Fresh ovarian tissues were washed with 0.9% cold ( +4 ºC) sodium chloride (NaCl solution, 9 g/L) and dried with blotter paper. The tissues were then homogenized with a homogenizer (Ultra Turrax Type T25‐B, IKA-Werke GmbH, Staufen, Germany) in 0.01M phosphate buffered saline (PBS) solution [(10 mM Na2HP04, 10 mM KH2PO4, 0.9 g NaCl /100 ml and pH 7.4), Phosphate Buffered Saline, P4417, Sigma-Aldrich, St. Louis, MO, USA] for 3 min at 16000 rpm. Homogenization was carried out in an ice bucket. The homogenate was centrifuged at 5000 × g for 1 h (at + 4 ºC) and its supernatants were separated. The resulting supernatants were portioned to avoid repeated freeze-thaw cycles and stored at –80 °C to be thawed on the day of assay VEGF, TNF‐α, and malondialdehyde (MDA) levels were determined in the supernatant by enzyme-linked immunosorbent assay (ELISA) method. The results were normalized to the protein content in a sample and the estimation of protein content was performed by the Lowry method [18].

2.3.2. Measurement of tissue VEGF Levels

VEGF levels in ovarian supernatant were determined by rat ELISA kit (SunRed Biotechnology Company, Shanghai, China, Catalog #: 201111636) according to manufacturer’s recommendations. The optical density of each well was measured at 450 nm using an ELX 800 ELISA reader. The concentrations were calculated based on standard curves. In plate washing, Bio‐tek ELX50 (BioTek Instruments, Winooski, VT, USA) was used as an automatic washer. Results were expressed in ng/mL. Tissue VEGF results were calculated by multiplying the dilution factor by considering dilution rate and expressed in ng/mg protein. The measurement range was 0.15–40 ng/mL and the minimum measurable level was 0.133 ng/mL.

2.3.3. Measurement of tissue TNF‐α Levels

TNF‐α levels were measured in the tissue samples according to the kit procedure, using the rat ELISA kit (SunRed Biotechnology Company, Shanghai, China, Catalog #: 201110765). Absorbances were read spectrophotometrically at 450 nm in the ELX800 ELISA reader. In plate washing, Bio‐tek ELX50 (BioTek Instruments) was used as an automatic washer. Results are expressed in ng/L. TNF‐α results were calculated by multiplying by dilution factor considering the dilution rate. The tissue TNF‐α levels were expressed as ng/g protein. The measuring range was 8–1000 ng/L and the minimum measurable level was 5.127 ng/L.
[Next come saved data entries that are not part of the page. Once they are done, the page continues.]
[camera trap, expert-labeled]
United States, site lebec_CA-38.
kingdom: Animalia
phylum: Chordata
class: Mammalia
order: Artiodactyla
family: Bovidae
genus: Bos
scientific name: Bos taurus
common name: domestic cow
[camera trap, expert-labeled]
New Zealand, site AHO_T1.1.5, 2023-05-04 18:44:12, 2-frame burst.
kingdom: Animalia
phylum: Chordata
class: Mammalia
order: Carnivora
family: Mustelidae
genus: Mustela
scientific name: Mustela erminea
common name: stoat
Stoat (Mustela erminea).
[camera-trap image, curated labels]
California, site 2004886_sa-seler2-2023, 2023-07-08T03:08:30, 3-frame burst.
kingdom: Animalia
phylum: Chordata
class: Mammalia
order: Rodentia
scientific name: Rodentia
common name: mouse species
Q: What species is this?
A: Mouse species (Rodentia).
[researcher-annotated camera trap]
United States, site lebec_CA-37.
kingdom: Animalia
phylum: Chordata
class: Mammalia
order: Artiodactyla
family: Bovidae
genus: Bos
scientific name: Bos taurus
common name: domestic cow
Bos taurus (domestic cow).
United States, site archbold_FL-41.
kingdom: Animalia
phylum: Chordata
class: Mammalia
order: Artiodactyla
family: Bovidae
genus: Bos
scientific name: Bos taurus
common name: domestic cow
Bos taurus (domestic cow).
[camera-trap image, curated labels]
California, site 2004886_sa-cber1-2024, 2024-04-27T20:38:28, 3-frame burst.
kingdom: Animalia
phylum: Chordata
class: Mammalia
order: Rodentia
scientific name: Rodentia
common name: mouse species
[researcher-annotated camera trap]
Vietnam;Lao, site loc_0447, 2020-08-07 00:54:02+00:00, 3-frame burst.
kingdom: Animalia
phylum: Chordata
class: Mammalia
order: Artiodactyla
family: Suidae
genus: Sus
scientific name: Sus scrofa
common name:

2.3.4. Measurement of tissue MDA Levels

MDA levels were measured using rat MDA ELISA kit (SunRed Biotechnology Company, Catalog #: 201110157) according to the manufacturer’s protocol.  The absorbance value (OD) of each pore was measured at 450 nm in the ELX800 ELISA reader. The results were normalized to the protein content in a sample and expressed in nmol/mg protein.

2.4. Histological evaluations

The all histological and immunohistochemical evaluations were done in Fırat University Medical Faculty Histology and Embryology Laboratory. The ovarian tissues obtained in each group were embedded in paraffin blocks after fixing with 10% formol. Sections of 4–6 µm thickness were obtained from those paraffin blocks. The sections were stained with hematoxylin and eosin (H&E), and examined and captured under the light microscope. The congestion and edema in ovarian tissue was scored on a scale ranging from 0 to 3 (0 = none; 1 = mild; 2 = moderate; 3 = severe) [19].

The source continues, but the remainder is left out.